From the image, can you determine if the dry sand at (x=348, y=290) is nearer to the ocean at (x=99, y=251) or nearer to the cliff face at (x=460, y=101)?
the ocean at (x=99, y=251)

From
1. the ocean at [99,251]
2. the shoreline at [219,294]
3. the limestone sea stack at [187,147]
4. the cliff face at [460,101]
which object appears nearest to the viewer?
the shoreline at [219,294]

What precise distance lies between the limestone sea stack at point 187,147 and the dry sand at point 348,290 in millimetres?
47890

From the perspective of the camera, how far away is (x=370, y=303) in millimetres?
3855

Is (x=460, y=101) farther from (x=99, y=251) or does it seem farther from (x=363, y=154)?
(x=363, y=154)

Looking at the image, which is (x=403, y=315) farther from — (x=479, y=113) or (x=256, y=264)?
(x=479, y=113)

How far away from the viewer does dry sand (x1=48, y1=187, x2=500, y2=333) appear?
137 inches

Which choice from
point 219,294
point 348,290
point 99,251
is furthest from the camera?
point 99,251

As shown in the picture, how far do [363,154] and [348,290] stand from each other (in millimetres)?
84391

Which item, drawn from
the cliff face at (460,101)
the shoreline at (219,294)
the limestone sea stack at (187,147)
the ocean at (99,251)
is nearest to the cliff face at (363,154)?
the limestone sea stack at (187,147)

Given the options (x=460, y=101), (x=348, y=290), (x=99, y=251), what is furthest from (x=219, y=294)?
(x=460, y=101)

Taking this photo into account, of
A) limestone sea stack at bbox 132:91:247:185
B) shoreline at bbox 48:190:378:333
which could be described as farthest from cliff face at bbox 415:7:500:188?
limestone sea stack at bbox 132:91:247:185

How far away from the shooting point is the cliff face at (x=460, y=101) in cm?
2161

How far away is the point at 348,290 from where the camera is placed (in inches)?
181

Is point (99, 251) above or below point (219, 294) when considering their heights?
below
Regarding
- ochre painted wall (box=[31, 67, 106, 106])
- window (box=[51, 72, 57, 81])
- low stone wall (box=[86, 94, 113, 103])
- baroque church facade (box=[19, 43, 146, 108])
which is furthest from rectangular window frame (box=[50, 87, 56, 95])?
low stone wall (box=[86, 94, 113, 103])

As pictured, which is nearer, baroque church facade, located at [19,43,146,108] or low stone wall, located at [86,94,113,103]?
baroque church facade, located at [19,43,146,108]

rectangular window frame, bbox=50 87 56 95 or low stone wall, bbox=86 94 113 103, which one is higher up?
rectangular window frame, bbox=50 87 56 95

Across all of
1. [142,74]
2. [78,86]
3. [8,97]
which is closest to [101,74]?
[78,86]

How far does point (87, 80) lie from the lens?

____

SHORT PROBLEM:
Please update all the records above by replacing every "cliff face" with "sea cliff" and leaving everything else unchanged.

COMPLETED EXERCISE:
From the image, can you determine if the dry sand at (x=348, y=290) is nearer to the ocean at (x=99, y=251) or nearer to the sea cliff at (x=460, y=101)?
the ocean at (x=99, y=251)

From
1. the ocean at [99,251]
2. the shoreline at [219,294]
3. the limestone sea stack at [187,147]
4. the sea cliff at [460,101]
which object appears nearest to the viewer?
the shoreline at [219,294]

What precise distance lies between the limestone sea stack at point 187,147 and the dry sand at point 348,290 in millimetres?
47890

From the perspective of the camera, how far away is (x=370, y=303) in millimetres?
3855

Is (x=460, y=101) farther from (x=99, y=251) or does it seem farther from (x=363, y=154)?
(x=363, y=154)

Looking at the image, which is (x=403, y=315) farther from — (x=479, y=113) or (x=256, y=264)?
(x=479, y=113)

How far away from the viewer does dry sand (x1=48, y1=187, x2=500, y2=333) appear?
137 inches

Which choice from
point 219,294
point 348,290
point 99,251
is furthest from the camera?
point 99,251

As shown in the picture, how far do [363,154] and [348,290] stand from each other (in millimetres)?
84391

Which item, drawn from
the sea cliff at (460,101)
the shoreline at (219,294)
the limestone sea stack at (187,147)
the ocean at (99,251)
is nearest to the sea cliff at (363,154)?
the limestone sea stack at (187,147)

Given the options (x=460, y=101), (x=348, y=290), (x=99, y=251), what is furthest from (x=219, y=294)?
(x=460, y=101)

Taking this photo into account, of
A) limestone sea stack at bbox 132:91:247:185
B) shoreline at bbox 48:190:378:333
which could be described as farthest from sea cliff at bbox 415:7:500:188?
limestone sea stack at bbox 132:91:247:185

How far away from the shooting point is the sea cliff at (x=460, y=101) in cm?
2161

How far away is the point at 348,290 from where the camera is placed (in inches)?
181

Is point (99, 251) above or below point (219, 294) when considering their heights?
below
Regarding
- ochre painted wall (box=[31, 67, 106, 106])
- window (box=[51, 72, 57, 81])
- low stone wall (box=[86, 94, 113, 103])
- baroque church facade (box=[19, 43, 146, 108])
which is furthest from rectangular window frame (box=[50, 87, 56, 95])?
low stone wall (box=[86, 94, 113, 103])

As pictured, which is nearer, baroque church facade, located at [19,43,146,108] or low stone wall, located at [86,94,113,103]?
baroque church facade, located at [19,43,146,108]

rectangular window frame, bbox=50 87 56 95 or low stone wall, bbox=86 94 113 103, which one is higher up?
rectangular window frame, bbox=50 87 56 95

Across all of
1. [142,74]
2. [78,86]
3. [8,97]
which is closest to [101,74]?
[78,86]

How far does point (87, 80) lie from the lens?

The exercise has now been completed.